Applied eyes silicon savings with wafer reclaim site

June 27, 2007 – Targeting a cost-conservation angle for what it says is “the single largest consumable cost contributor for a fab,” Applied Materials Inc. has opened a new 300mm wafer reclaim center in the Tainan Science-Based Industrial Park in Taiwan.

Use of test wafers has increased to ~15% of total silicon wafer usage, the company said (citing SEMI data), so extending the lifecycle of these wafers can add up to big savings, particularly given limited availability of silicon. Applied says it can reuse the test wafers up to 11 times (a 45% lifecycle extension), with a patented process to recover wafers with low-k films with “virtually no silicon” loss.

“This new capability expands Applied Materials’ opportunity to use our considerable process technology expertise to provide customers with new ways to drive down costs,” said Mark Stark, VP and GM of Applied’s fab operation services division, in a statement.

Digitimes reports that AMAT hopes to achieve $13 million in sales from the center this year starting with 45,000 wafers/month capacity, and push to $40 million in 2008, ultimately expanding to 120,000 wafers/month depending on demand. Initial focus will be on wafers with 120- and 90nm processes, with increased focus on 65nm next year.

Digitimes claims Applied has wafer reclaim orders in hand from two Taiwan firms, TSMC and Powerchip, and the wafers also are being evaluated by China’s SMIC.
While this is good news to Applied and its semiconductor customers, the reclaim facility may ruffle some feathers among other firms who also are scrambling to find and utilize pricey and hard-to-find silicon. Solar-cell makers around the globe have been expanding production capacity and are eager to gobble up used silicon from semiconductor firms.

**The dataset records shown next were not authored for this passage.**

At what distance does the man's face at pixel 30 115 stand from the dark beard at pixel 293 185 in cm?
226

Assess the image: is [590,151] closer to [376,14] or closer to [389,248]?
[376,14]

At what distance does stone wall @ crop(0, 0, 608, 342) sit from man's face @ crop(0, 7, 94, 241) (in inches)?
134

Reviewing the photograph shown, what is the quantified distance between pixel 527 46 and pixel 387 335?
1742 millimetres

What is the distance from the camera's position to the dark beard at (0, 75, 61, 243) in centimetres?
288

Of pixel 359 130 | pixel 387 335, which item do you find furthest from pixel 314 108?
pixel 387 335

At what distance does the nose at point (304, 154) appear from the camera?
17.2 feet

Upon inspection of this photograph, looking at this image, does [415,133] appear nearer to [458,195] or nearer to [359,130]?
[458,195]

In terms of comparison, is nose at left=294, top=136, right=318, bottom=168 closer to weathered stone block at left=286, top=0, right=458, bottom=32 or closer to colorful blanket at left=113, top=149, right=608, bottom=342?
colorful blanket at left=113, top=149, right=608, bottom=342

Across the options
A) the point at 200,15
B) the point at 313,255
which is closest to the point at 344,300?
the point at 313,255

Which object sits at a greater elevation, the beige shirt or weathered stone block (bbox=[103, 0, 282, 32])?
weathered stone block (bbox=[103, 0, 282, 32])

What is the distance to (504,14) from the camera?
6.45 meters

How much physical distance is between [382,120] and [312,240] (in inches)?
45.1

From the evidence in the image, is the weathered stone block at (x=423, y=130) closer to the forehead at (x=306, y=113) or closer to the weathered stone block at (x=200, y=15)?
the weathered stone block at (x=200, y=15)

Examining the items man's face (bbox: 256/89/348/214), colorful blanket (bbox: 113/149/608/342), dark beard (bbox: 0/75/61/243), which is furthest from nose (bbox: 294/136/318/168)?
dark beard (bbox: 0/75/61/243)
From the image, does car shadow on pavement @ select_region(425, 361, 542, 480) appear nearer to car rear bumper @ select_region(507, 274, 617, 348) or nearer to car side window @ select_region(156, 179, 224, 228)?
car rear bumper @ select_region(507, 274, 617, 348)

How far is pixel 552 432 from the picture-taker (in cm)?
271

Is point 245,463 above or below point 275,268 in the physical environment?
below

In Taiwan, revenues from solar-cell and module manufacturing is expected to surge fivefold this year to $1.5 billion, led by firms including Motech Industries Inc., E-Tone Solar Tech Inc., Green Energy Technology Inc., Wafer Works Corp., Big Sun Energy Technology Inc., and Lawson Transworld Inc., noted the Taiwan Economic News. These firms have set up tight supply chains for everything except the silicon wafers, for which they’re paying increasingly high prices — and Applied’s new facility could cut into supplies and hike prices even further, the paper notes.